We would like to thank our editorial team—without them, our experience would have not been as smooth. We also want to thank Jeffrey Jones, Fred Feer, and Lance James, whose guidance and contributions made this book a great read. Finally, we have to thank you for your interest in this tome of knowledge and wisdom put together by some of the leading minds in cyber counterintelligence and criminal analysis in the United States. Finally, we need to again thank Alex Eisen for his amazing technical editorial abilities—he truly has an amazing eye for content and detail which pushed us to compile some of the best data we've seen for you, like minded security professionals.

Introduction

Welcome and thank you for taking an interest in this book and the topics within.
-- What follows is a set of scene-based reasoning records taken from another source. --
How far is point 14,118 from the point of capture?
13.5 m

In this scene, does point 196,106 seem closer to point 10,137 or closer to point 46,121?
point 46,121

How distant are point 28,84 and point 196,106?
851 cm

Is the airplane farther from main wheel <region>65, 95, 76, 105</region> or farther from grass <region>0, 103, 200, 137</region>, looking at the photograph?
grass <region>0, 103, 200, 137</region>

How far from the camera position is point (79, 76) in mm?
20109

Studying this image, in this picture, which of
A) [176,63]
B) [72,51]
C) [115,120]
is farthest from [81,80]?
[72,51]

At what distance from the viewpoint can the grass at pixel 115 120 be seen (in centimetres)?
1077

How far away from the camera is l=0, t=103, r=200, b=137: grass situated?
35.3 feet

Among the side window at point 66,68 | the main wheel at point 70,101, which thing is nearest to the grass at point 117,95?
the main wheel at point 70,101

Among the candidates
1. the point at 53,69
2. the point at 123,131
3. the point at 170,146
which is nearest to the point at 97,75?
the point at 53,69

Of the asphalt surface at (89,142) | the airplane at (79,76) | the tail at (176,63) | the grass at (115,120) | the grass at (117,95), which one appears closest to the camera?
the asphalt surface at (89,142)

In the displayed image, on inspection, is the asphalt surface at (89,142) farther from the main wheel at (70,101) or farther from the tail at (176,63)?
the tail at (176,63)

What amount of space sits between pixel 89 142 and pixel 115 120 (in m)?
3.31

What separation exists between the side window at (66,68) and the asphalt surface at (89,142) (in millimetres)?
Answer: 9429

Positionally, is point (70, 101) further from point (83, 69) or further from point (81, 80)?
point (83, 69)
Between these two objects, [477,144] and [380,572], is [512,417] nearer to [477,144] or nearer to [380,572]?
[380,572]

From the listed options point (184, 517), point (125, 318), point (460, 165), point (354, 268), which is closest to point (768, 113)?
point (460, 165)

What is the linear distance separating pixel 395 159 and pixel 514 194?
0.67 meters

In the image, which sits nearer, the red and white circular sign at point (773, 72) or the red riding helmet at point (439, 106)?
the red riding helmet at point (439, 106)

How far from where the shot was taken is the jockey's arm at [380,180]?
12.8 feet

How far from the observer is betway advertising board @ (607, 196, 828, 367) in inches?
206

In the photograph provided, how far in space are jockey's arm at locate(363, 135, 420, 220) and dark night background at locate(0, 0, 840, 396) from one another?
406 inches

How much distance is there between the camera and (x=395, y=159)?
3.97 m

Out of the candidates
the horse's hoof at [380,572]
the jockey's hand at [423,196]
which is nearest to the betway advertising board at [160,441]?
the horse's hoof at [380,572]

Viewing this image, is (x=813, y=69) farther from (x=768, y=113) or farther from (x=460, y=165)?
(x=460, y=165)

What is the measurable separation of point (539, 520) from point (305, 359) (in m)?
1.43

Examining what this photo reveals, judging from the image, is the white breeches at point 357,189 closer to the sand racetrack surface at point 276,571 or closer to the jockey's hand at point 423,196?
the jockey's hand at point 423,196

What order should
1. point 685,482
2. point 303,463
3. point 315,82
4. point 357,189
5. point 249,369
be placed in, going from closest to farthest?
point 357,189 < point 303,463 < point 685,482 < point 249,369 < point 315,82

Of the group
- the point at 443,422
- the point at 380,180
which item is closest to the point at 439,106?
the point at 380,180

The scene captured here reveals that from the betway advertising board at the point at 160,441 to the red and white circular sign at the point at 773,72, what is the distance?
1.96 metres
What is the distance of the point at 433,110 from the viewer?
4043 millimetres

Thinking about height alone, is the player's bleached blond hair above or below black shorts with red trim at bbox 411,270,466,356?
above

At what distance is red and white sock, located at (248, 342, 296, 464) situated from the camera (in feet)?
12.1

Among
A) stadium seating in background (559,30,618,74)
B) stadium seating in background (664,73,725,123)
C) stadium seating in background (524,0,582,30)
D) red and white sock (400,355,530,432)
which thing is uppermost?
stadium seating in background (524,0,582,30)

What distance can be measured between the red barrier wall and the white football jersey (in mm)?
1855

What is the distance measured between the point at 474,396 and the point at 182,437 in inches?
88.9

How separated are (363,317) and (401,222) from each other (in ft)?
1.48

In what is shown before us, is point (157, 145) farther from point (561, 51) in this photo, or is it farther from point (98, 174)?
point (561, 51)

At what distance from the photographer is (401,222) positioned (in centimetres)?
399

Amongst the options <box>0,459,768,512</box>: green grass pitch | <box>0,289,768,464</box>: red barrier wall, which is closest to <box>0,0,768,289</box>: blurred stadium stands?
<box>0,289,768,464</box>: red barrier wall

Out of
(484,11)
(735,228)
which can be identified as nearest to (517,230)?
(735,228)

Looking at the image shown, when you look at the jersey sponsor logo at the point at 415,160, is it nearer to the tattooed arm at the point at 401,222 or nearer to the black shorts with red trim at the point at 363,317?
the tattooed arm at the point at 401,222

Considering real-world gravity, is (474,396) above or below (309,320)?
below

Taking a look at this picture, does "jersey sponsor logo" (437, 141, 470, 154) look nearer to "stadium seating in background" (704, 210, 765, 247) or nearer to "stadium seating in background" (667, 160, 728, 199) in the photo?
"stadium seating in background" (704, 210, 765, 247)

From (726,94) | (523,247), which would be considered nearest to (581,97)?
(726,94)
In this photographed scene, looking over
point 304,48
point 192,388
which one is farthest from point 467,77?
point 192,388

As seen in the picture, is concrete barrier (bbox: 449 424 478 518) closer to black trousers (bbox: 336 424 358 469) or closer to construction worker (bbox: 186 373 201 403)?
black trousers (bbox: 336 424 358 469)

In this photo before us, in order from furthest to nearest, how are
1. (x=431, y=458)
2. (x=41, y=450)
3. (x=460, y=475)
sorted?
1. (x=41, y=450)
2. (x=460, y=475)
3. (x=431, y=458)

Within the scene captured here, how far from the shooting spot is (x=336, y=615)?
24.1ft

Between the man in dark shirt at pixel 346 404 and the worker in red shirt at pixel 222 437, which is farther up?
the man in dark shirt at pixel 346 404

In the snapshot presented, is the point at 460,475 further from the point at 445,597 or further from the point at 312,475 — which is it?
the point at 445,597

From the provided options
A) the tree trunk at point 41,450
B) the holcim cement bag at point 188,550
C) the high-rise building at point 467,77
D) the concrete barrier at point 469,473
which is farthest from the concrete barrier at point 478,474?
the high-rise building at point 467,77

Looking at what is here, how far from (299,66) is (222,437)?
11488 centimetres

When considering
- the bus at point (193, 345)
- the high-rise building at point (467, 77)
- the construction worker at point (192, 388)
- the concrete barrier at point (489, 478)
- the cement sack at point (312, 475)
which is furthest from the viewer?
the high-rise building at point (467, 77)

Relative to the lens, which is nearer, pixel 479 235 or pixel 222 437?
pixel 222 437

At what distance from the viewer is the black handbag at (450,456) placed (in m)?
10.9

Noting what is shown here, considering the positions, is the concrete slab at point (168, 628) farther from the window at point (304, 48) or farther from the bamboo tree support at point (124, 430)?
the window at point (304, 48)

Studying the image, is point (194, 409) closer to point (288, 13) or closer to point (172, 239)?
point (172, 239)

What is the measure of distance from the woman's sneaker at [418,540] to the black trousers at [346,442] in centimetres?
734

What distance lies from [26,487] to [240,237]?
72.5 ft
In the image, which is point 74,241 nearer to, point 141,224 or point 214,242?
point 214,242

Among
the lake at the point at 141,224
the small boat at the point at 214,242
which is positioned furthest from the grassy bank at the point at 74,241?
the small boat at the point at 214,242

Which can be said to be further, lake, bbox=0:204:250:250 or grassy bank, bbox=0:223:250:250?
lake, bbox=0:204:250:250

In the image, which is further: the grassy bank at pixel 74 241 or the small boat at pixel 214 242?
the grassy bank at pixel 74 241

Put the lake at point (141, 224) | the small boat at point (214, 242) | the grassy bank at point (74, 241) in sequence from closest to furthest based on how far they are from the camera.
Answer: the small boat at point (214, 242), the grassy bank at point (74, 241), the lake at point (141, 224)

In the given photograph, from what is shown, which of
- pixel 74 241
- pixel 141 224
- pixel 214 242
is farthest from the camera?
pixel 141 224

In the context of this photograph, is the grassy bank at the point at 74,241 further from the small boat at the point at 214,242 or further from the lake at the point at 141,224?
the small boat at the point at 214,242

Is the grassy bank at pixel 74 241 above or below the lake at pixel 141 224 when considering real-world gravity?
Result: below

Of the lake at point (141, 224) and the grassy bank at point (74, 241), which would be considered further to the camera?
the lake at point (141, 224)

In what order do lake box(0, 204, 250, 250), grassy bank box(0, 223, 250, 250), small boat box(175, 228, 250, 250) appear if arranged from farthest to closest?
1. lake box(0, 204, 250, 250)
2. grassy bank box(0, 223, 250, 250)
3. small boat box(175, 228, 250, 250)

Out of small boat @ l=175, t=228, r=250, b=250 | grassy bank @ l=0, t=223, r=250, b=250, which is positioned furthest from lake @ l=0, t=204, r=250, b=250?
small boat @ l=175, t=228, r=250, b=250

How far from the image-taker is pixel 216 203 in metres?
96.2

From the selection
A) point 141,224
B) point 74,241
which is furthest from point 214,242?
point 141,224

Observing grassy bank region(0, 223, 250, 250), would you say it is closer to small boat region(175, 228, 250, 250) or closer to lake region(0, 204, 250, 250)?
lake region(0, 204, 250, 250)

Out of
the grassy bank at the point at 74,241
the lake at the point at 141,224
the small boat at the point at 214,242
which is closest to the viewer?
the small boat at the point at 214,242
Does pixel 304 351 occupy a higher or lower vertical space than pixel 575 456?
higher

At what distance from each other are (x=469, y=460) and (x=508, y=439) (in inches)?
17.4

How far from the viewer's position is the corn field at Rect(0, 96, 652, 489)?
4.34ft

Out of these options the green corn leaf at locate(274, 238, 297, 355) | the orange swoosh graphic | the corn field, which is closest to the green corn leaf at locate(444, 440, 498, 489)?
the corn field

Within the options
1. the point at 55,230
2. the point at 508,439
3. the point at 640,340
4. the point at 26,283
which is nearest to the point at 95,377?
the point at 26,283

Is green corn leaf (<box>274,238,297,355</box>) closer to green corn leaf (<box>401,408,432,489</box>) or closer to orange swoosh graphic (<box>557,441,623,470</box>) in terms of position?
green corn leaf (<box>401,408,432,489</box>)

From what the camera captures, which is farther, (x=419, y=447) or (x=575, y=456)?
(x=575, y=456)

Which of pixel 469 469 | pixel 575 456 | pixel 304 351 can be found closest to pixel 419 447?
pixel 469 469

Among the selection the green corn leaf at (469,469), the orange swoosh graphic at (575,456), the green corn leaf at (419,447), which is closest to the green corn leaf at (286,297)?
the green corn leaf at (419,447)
We are going to walk you through numerous tools, techniques, procedures, and case studies where these tactics and methods worked! You have opened this book with an awareness of cyber threats to enterprise networks, and want to learn how to proactively combat threats and adversaries.

First, you need to understand what the term
advanced persistent threat
means. It is a highly skilled and funded entity poised and directed specifically at your enterprise. The term has been in use for several years, but became truly infamous during Operation Aurora, an incident reported by Google in early 2010. In this book, we will discuss countermeasures for advanced persistent threats, persistent threats, and opportunistic threats. All of these can target sensitive information within your enterprise, but each has a different end goal.

Within these pages, you will learn more about the tools and tactics of various malicious software groups typically referred to as
crimeware
, and also how to use in-depth counterintelligence tactics against them. By implementing our suggested best practices, you will be able to minimize threats to your enterprise and increase security posture and preparedness. You do not want your adversaries to gain the upper hand. And in some cases, they already have your network, so you need to push the adversaries out of your enterprise.